There is a scarcity of literature on the interaction of symptoms with documented degenerative changes in the ankle following LAS. Van Ochten et al [62] carried out a study to look at the correlation between degenerative changes in ankle and symptoms. Their study included 206 patients who had an ankle sprain 6 to 12 months before the study. The patients filled up a standard questionnaire and had a physical examination, x rays and MRI of the ankle. Of the 206 patients, 98 had persistent complaints of pain and 108 did not have any complaints. There were no significant differences in structural abnormalities between patients who had symptoms and those who did not have any symptoms. In both groups, many structural abnormalities were found on x rays and MRI. X rays showed OA in the talocrural joint in 45.1% of patients and 36.5% of the patients had talonavicular sclerosis. On MRI bone oedema was seen in 33.8% of the patients and talocrural osteophytes in 39.5% of the patients. Talonavicular osteophytes were seen in 54.4%, sclerosis in 47.2%, and osteoarthritis in 55.4% of the patients. They also found anterior tibiofibular ligament damage in 16.4% of the patients.

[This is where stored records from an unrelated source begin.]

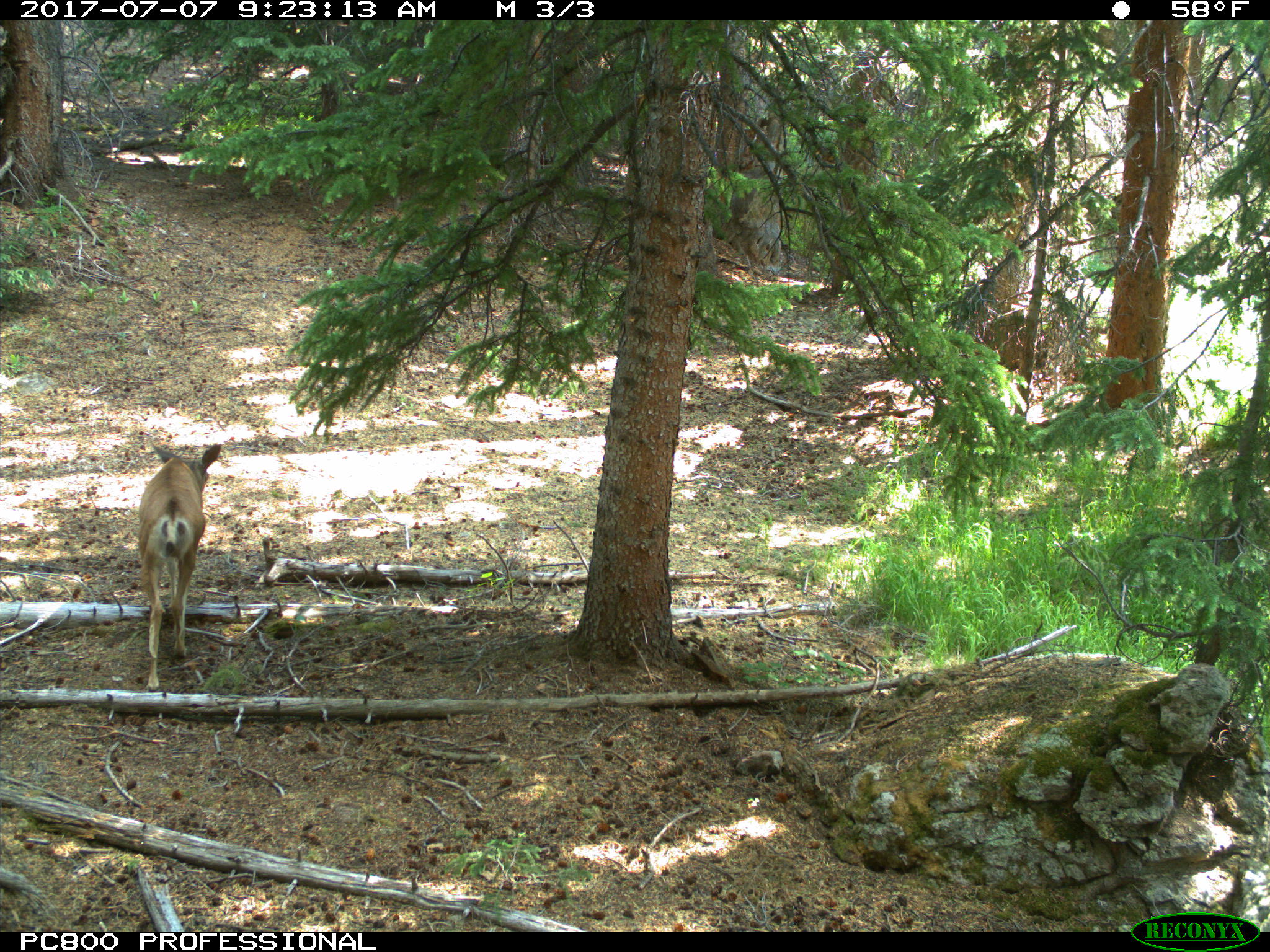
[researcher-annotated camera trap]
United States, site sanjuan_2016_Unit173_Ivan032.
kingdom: Animalia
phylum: Chordata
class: Mammalia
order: Artiodactyla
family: Cervidae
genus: Odocoileus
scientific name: Odocoileus hemionus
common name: mule deer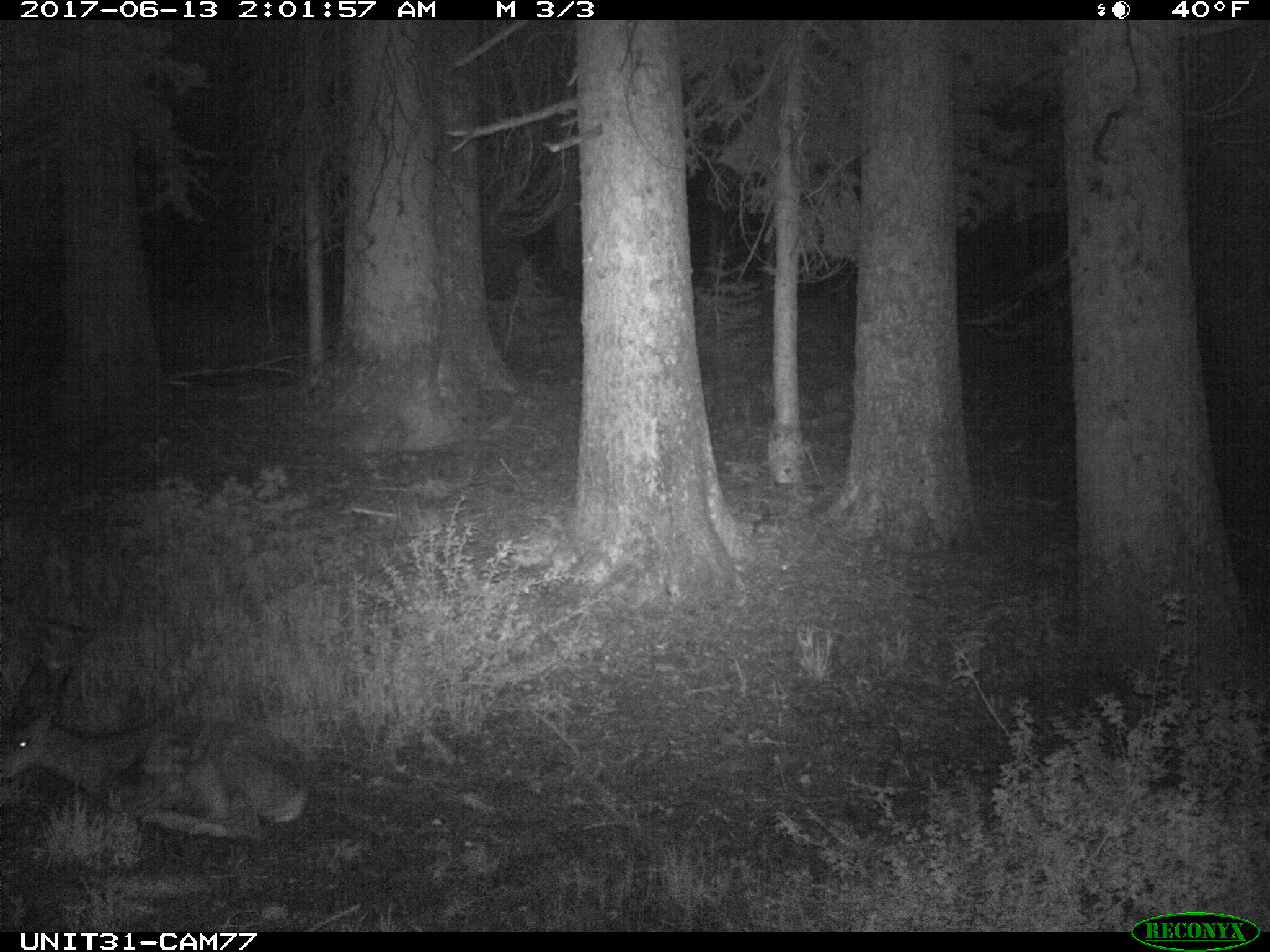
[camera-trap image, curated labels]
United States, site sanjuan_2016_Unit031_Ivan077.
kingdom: Animalia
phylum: Chordata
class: Mammalia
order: Artiodactyla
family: Cervidae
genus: Odocoileus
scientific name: Odocoileus hemionus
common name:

They concluded that the prevalence of structural abnormalities is high on radiography and MRI in patients with a previous ankle sprain and there is no difference in structural abnormalities in patients with and without persistent complaints. They were of the opinion that imaging alone will not provide the explicit reason for the persistent complaints after LAS.

Conclusion

Ankle sprains are the most common sporting injury (15% to 20% of all sporting injuries). Seventy-seven percent of all ankle sprains involve the lateral ligamentous complex. Approximately 20 percent of acute ankle sprains result in functional or mechanical instability leading to chronic ankle instability.

Diagnosis is made through a thorough history and a good clinical examination. Radiographs and MRI are useful for excluding other associated pathologies.

There are 3 grades of ankle sprains. Grade I and II sprains are always treated conservative. Treatment of grade III sprains is more controversial. The consensus is that grade III sprains should be treated conservatively in the acute phase. Late instability with persistent symptoms can be treated surgically. Anatomical repairs are most commonly used for the treatment of symptomatic chronic instability of the ankle.

Complications after ankle sprains are not uncommon. There is a high risk of re-injury after ankle sprains, especially in athletes. Other disabling complications include chronic ankle instability and posttraumatic OA.